→ **Problem statement**
Take the lines below from the first through the one that contains "カーキのスカートにホワイトの" and copy them exactly.

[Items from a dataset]
[Start of section]

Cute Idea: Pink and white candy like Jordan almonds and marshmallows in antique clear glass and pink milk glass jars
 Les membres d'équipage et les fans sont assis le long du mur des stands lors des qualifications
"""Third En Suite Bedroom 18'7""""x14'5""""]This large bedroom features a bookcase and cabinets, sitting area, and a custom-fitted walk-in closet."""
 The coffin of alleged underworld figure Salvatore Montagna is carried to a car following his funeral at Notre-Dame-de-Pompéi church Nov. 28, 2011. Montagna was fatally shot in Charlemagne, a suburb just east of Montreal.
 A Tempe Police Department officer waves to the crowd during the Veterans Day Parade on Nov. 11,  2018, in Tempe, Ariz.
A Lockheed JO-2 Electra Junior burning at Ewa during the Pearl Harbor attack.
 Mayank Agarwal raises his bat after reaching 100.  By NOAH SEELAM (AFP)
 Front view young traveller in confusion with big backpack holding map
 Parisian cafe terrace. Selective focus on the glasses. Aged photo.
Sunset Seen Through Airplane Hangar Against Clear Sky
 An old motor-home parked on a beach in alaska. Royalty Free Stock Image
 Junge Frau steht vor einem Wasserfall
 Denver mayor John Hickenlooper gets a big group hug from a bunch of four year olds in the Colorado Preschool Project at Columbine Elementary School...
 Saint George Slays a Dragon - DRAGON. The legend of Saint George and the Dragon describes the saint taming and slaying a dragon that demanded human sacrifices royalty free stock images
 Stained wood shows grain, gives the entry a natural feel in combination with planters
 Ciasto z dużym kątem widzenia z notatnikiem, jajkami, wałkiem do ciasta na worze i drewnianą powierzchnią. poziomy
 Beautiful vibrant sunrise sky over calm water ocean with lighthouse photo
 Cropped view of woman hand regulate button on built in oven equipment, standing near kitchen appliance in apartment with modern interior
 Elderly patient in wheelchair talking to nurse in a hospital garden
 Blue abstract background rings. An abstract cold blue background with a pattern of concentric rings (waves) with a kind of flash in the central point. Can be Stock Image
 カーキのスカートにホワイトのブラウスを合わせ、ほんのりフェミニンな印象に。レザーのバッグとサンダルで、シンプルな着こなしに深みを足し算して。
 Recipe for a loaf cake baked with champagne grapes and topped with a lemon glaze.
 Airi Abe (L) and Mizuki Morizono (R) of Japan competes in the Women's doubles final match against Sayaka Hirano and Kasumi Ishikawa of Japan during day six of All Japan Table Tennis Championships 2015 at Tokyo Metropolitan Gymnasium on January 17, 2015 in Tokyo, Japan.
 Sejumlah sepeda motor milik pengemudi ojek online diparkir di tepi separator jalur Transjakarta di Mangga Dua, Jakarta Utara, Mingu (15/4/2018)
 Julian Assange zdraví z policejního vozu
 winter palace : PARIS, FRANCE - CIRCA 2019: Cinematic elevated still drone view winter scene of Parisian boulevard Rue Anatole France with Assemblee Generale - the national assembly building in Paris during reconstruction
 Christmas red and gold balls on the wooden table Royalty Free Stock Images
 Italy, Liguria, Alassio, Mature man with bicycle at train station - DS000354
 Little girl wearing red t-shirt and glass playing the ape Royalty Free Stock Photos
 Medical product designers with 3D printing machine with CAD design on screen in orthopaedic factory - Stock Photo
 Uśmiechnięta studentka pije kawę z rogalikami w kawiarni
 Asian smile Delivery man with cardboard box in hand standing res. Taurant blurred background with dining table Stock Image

[End of section]

→ **Written answer**
Cute Idea: Pink and white candy like Jordan almonds and marshmallows in antique clear glass and pink milk glass jars
 Les membres d'équipage et les fans sont assis le long du mur des stands lors des qualifications
"""Third En Suite Bedroom 18'7""""x14'5""""]This large bedroom features a bookcase and cabinets, sitting area, and a custom-fitted walk-in closet."""
 The coffin of alleged underworld figure Salvatore Montagna is carried to a car following his funeral at Notre-Dame-de-Pompéi church Nov. 28, 2011. Montagna was fatally shot in Charlemagne, a suburb just east of Montreal.
 A Tempe Police Department officer waves to the crowd during the Veterans Day Parade on Nov. 11,  2018, in Tempe, Ariz.
A Lockheed JO-2 Electra Junior burning at Ewa during the Pearl Harbor attack.
 Mayank Agarwal raises his bat after reaching 100.  By NOAH SEELAM (AFP)
 Front view young traveller in confusion with big backpack holding map
 Parisian cafe terrace. Selective focus on the glasses. Aged photo.
Sunset Seen Through Airplane Hangar Against Clear Sky
 An old motor-home parked on a beach in alaska. Royalty Free Stock Image
 Junge Frau steht vor einem Wasserfall
 Denver mayor John Hickenlooper gets a big group hug from a bunch of four year olds in the Colorado Preschool Project at Columbine Elementary School...
 Saint George Slays a Dragon - DRAGON. The legend of Saint George and the Dragon describes the saint taming and slaying a dragon that demanded human sacrifices royalty free stock images
 Stained wood shows grain, gives the entry a natural feel in combination with planters
 Ciasto z dużym kątem widzenia z notatnikiem, jajkami, wałkiem do ciasta na worze i drewnianą powierzchnią. poziomy
 Beautiful vibrant sunrise sky over calm water ocean with lighthouse photo
 Cropped view of woman hand regulate button on built in oven equipment, standing near kitchen appliance in apartment with modern interior
 Elderly patient in wheelchair talking to nurse in a hospital garden
 Blue abstract background rings. An abstract cold blue background with a pattern of concentric rings (waves) with a kind of flash in the central point. Can be Stock Image
 カーキのスカートにホワイトのブラウスを合わせ、ほんのりフェミニンな印象に。レザーのバッグとサンダルで、シンプルな着こなしに深みを足し算して。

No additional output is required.